TEXTE

§

Assurance-emploi (AE)

Informations sur la décision

Résumé :

L’intimée était protégée par l’assurance-emploi grâce à un accord pour travailleuse indépendante (à son compte). Elle a demandé des prestations de maternité quand elle en a eu besoin. La Commission de l’assurance-emploi du Canada a rejeté la demande de l’intimée parce qu’elle a établi que la rémunération de son travail indépendant était insuffisante.

L’intimée a fait appel à la division générale. Celle-ci a accueilli son appel et a conclu que la rémunération assurable de l’intimée était suffisante pour qu’elle soit admissible aux prestations de maternité. La Commission a fait appel de la décision de la division générale devant la division d’appel. Celle-ci a conclu que la division générale avait commis une erreur de compétence et une importante erreur de fait.

La division générale avait compétence pour établir la part de la rémunération de l’intimée qui provenait de son travail indépendant. Toutefois, elle ne pouvait pas décider si la rémunération de son travail indépendant (ou une part de cette rémunération) aurait été assurable s’il n’y avait pas eu de restriction concernant le type d’emploi qu’elle occupait. Selon la Loi sur l’assurance-emploi, la Commission, toute personne employée ou tout employeur peut demander à l’Agence du revenu du Canada de déterminer une rémunération assurable. Seule l’Agence du revenu du Canada peut rendre cette décision. La division d’appel a conclu que la division générale avait outrepassé sa compétence de la façon suivante : elle avait décidé que l’ensemble de la rémunération nette de l’intimée provenait de son travail indépendant, mais aussi que cette rémunération aurait été assurable. C’était une erreur, puisque seule l’Agence du revenu du Canada peut rendre une telle décision.

La division d’appel a aussi établi que la division générale avait commis une importante erreur de fait parce que ses conclusions ne correspondaient pas à la preuve dont elle disposait. La division générale n’avait pas les éléments de preuve nécessaires pour établir la part de la rémunération nette qui provenait du travail indépendant de l’intimée.

Par conséquent, elle ne pouvait pas décider si l’intimée était admissible aux prestations de maternité. La division d’appel a accueilli l’appel et a renvoyé l’affaire à la division générale pour réexamen.

Contenu de la décision

[TRADUCTION]

Citation : Commission de l’assurance-emploi du Canada c AT, 2023 TSS 1323

Tribunal de la sécurité sociale du Canada
Division d’appel

Décision

Partie appelante : Commission de l’assurance-emploi du Canada
Représentante ou représentant : Angèle Fricker
Partie intimée : A. T.
Représentante ou représentant : D. O.

Décision portée en appel : Décision rendue par la division générale le 5 avril 2023
(GE-22-4131)

§

SEGMENT DE DONNÉES
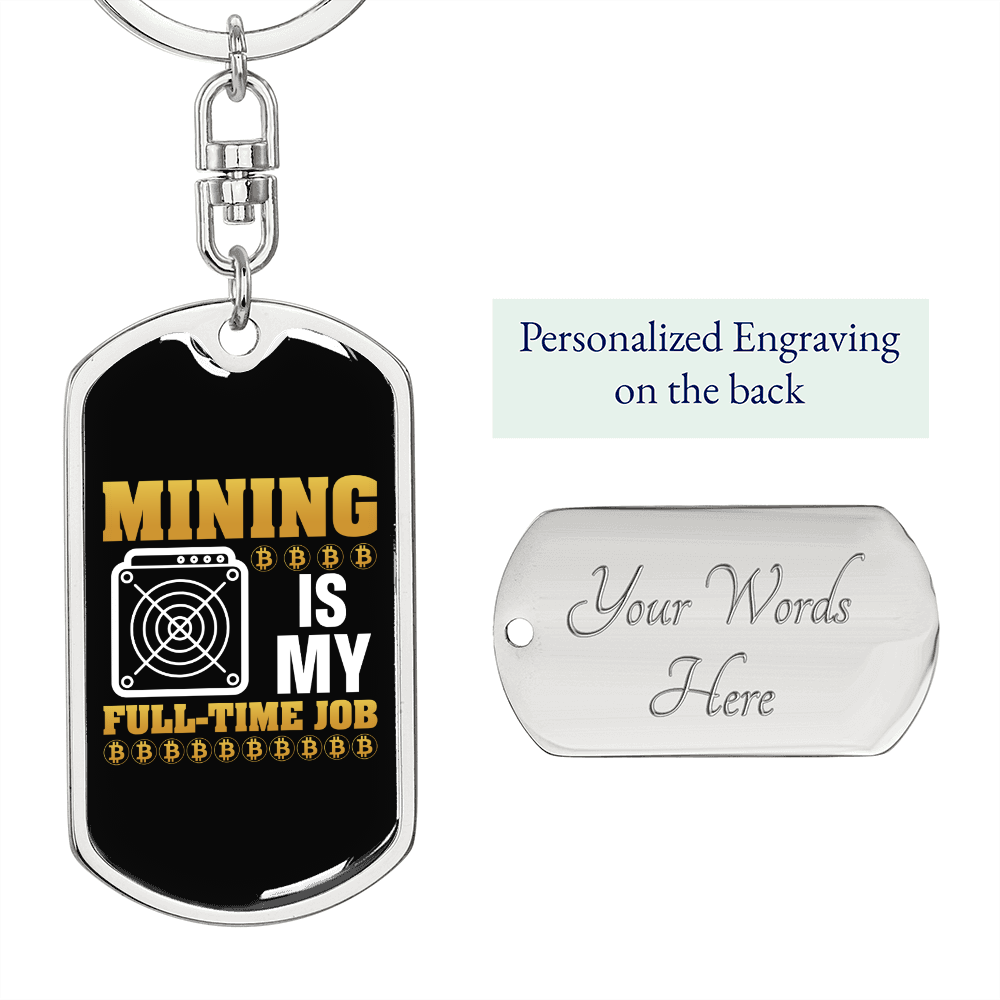 Mining is My Fulltime Job Crypto Keychain Stainless Steel or 18k Gold Dog Tag Keyring-Express Your Love Gifts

§

CONSIGNES
**1.** Veuillez indiquer si chacune des affirmations suivantes concorde avec le texte sur l’assurance-emploi, en répondant oui ou non et en citant les mots décisifs du texte. (a) La Commission a rejeté la demande parce que la rémunération du travail indépendant de l’intimée était insuffisante. (b) La division générale a rejeté l’appel de l’intimée. (c) Seule l’Agence du revenu du Canada peut déterminer une rémunération assurable.
**2.** D’après le texte sur l’assurance-emploi, à quelle date la division générale a-t-elle rendu la décision portée en appel ?
**3.** Recopiez fidèlement un passage du texte sur l’assurance-emploi : commencez aux mots « [TRADUCTION] » et arrêtez-vous après « Partie intimée : A. T. ».

CORRIGÉ DES EXERCICES
**1.**
(a) Oui : « parce qu’elle a établi que la rémunération de son travail indépendant était insuffisante ».
(b) Non : « Celle-ci a accueilli son appel ».
(c) Oui : « Seule l’Agence du revenu du Canada peut rendre cette décision. »

**2.** Le 5 avril 2023.

**3.**
[TRADUCTION]

Citation : Commission de l’assurance-emploi du Canada c AT, 2023 TSS 1323

Tribunal de la sécurité sociale du Canada
Division d’appel

Décision

Partie appelante : Commission de l’assurance-emploi du Canada
Représentante ou représentant : Angèle Fricker
Partie intimée : A. T.